» **RECORDS FOR THIS TASK**

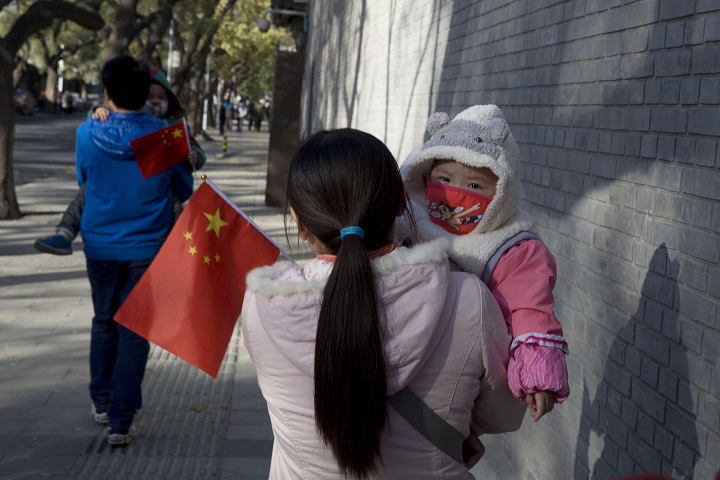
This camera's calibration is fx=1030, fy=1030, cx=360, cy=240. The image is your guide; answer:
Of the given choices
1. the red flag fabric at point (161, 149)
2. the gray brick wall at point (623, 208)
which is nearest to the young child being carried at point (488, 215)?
the gray brick wall at point (623, 208)

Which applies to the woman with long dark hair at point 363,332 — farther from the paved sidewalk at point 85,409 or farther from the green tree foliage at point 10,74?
the green tree foliage at point 10,74

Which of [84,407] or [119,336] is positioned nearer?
[119,336]

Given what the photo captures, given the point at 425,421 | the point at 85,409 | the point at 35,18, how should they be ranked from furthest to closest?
the point at 35,18, the point at 85,409, the point at 425,421

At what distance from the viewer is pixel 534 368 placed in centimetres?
212

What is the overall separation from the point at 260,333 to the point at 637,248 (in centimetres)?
183

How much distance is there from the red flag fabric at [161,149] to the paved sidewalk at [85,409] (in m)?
1.49

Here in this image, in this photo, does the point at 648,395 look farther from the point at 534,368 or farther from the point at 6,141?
the point at 6,141

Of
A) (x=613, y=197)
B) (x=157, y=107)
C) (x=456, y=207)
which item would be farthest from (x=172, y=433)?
(x=456, y=207)

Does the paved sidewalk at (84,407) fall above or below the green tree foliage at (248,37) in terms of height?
below

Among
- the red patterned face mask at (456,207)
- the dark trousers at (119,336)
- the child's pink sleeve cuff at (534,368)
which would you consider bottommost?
the dark trousers at (119,336)

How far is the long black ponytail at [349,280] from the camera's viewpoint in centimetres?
198

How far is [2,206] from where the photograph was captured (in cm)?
1415

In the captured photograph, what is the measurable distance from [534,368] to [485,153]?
62 cm

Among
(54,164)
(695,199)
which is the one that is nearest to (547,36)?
(695,199)
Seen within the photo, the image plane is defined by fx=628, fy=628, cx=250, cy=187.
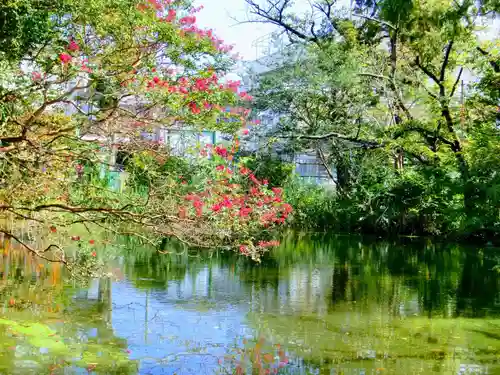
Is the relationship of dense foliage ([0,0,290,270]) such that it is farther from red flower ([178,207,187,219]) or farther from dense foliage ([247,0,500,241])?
dense foliage ([247,0,500,241])

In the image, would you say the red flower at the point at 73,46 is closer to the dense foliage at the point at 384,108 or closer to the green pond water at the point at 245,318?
the green pond water at the point at 245,318

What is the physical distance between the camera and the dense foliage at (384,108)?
44.0 ft

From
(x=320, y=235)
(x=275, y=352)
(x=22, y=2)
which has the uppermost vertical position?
(x=22, y=2)

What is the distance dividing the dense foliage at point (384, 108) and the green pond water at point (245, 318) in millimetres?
4044

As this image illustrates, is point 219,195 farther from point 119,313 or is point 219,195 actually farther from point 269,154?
point 269,154

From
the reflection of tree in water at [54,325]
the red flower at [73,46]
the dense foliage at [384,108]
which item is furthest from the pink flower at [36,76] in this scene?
the dense foliage at [384,108]

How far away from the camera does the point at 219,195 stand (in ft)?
26.1

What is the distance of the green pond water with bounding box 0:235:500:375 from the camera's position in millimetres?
5262

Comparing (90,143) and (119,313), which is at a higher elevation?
(90,143)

» **PROBLEM DETAILS**
Copy out the records above in full, exactly as written, but not the pictures.

» **EXERCISE OUTPUT**
This camera's calibration is fx=1030, fy=1030, cx=360, cy=240. The image is your guide; answer:
Of the given choices
1. the red flag fabric at point (161, 149)
2. the gray brick wall at point (623, 208)
which is nearest to the young child being carried at point (488, 215)?
the gray brick wall at point (623, 208)

Which applies to the woman with long dark hair at point 363,332 — farther from the paved sidewalk at point 85,409 or farther from the green tree foliage at point 10,74?
the green tree foliage at point 10,74

Which of [84,407] or [119,336] is positioned nearer?
[119,336]

Given what the photo captures, given the point at 425,421 | the point at 85,409 | the point at 35,18, how should they be ranked from furthest to closest?
the point at 35,18, the point at 85,409, the point at 425,421

At what distance from the viewer is pixel 534 368 placed in centimetres?
212

What is the overall separation from the point at 260,333 to the point at 637,248 (in centimetres)?
183

How much distance is there from the red flag fabric at [161,149] to the paved sidewalk at [85,409] (in m)?
1.49

Here in this image, in this photo, does the point at 648,395 look farther from the point at 534,368 or farther from the point at 6,141?
the point at 6,141

Of
A) (x=613, y=197)
B) (x=157, y=107)
C) (x=456, y=207)
which item would be farthest from (x=172, y=433)?
(x=456, y=207)

Does the paved sidewalk at (84,407) fall above or below the green tree foliage at (248,37) in terms of height?
below

Among
- the red patterned face mask at (456,207)
- the dark trousers at (119,336)
- the child's pink sleeve cuff at (534,368)
which would you consider bottommost?
the dark trousers at (119,336)

How far is the long black ponytail at [349,280] from the camera's viewpoint in centimetres?
198

How far is [2,206] from where the photograph was captured (in cm)?
1415

In the captured photograph, what is the measurable distance from [534,368] to [485,153]?
62 cm

Among
(54,164)
(695,199)
which is the one that is nearest to (547,36)?
(695,199)
Seen within the photo, the image plane is defined by fx=628, fy=628, cx=250, cy=187.
Is the relationship of dense foliage ([0,0,290,270]) such that it is farther from red flower ([178,207,187,219]) or farther from dense foliage ([247,0,500,241])?
dense foliage ([247,0,500,241])

In the image, would you say the red flower at the point at 73,46 is closer to the dense foliage at the point at 384,108 or closer to the green pond water at the point at 245,318?
the green pond water at the point at 245,318

What is the physical distance between the camera and the dense foliage at (384,108)?
44.0 ft

From
(x=320, y=235)
(x=275, y=352)
(x=22, y=2)
which has the uppermost vertical position?
(x=22, y=2)

What is the distance dividing the dense foliage at point (384, 108) and the green pond water at point (245, 318) in millimetres?
4044

As this image illustrates, is point 219,195 farther from point 119,313 or is point 219,195 actually farther from point 269,154?
point 269,154

From
the reflection of tree in water at [54,325]
the red flower at [73,46]
the dense foliage at [384,108]
which item is furthest from the pink flower at [36,76] in this scene?
the dense foliage at [384,108]

How far away from the camera does the point at 219,195 stand (in ft)?
26.1

What is the distance of the green pond water with bounding box 0:235:500:375 from the camera's position in millimetres?
5262

Comparing (90,143) and (119,313), which is at a higher elevation?
(90,143)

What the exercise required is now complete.